Looping a Function over Groups and Years - r

I have a sample of many countries across several years that contains information on output (GDP). I would like to calculate the "Output Gap" using a function I found at R-Bloggers here, but would like it to loop over all the countries in my sample taking the years into consideration, with results being stored in a matrix (binding across rows).

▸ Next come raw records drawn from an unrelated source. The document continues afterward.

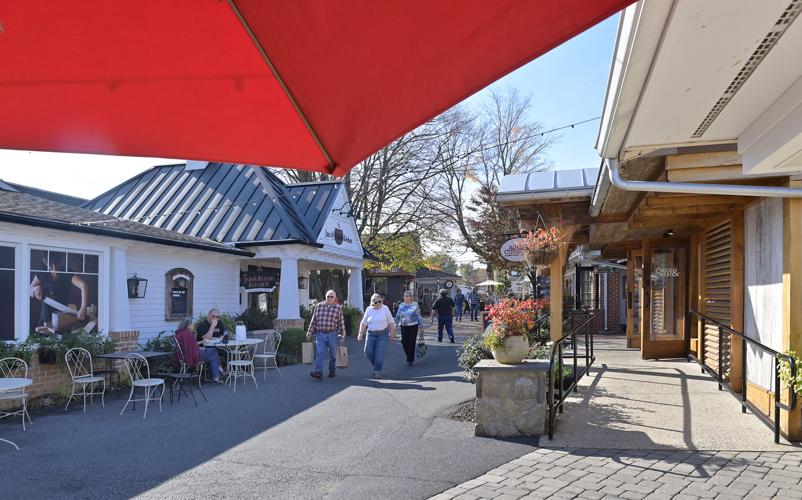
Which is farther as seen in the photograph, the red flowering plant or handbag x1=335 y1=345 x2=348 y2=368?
handbag x1=335 y1=345 x2=348 y2=368

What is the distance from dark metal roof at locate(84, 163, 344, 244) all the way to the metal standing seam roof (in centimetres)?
821

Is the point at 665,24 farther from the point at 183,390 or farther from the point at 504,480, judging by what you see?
the point at 183,390

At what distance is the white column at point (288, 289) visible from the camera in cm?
1666

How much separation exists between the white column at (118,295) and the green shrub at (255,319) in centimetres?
462

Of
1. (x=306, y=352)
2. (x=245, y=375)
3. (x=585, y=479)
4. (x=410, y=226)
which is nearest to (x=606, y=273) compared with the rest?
(x=410, y=226)

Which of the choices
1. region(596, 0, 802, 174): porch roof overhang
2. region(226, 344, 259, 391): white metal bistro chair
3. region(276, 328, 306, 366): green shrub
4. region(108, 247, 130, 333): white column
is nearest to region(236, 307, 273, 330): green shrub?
region(276, 328, 306, 366): green shrub

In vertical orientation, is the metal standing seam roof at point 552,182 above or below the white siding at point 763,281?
above

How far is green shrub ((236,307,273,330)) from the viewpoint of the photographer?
16391 mm

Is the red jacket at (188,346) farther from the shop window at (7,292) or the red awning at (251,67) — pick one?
the red awning at (251,67)

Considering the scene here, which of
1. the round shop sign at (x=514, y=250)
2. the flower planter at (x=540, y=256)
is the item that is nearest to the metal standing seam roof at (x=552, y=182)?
the flower planter at (x=540, y=256)

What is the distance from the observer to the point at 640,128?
4281 mm

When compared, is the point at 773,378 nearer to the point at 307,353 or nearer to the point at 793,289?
the point at 793,289

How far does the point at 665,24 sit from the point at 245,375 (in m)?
10.5

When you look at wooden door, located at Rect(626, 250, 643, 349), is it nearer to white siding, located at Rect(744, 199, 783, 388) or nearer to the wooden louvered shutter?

The function looks as follows:
hp <- function(data,l=1600){
#h-p filter code from Farnsworth
hpfilterq <- function(x=data,lambda=l){
eye <- diag(length(x))
result <- solve(eye+lambda*crossprod(diff(eye,lag=1,d=2)),x)
return(result)
}
hpfiltered<-hpfilterq(data)
hpgap <- data - hpfiltered
#
t1<-1:length(data)
t2<-t1^2
t3<-t1^3
t1<-ts(t1)
t2<-ts(t2)
t3<-ts(t3)
#
datats<-ts(data)
myseries<-ts.union(datats,t1,t2,t3)
#
polynomial1 <- lm(datats ~ t1,data=myseries)
polynomial2 <- lm(datats ~ t1 + t2,data=myseries)
polynomial3 <- lm(datats ~ t1 + t2 + t3,data=myseries)
#
returndata<-data.frame(hpgap,polynomial1$residuals,polynomial2$residuals,polynomial3$residuals)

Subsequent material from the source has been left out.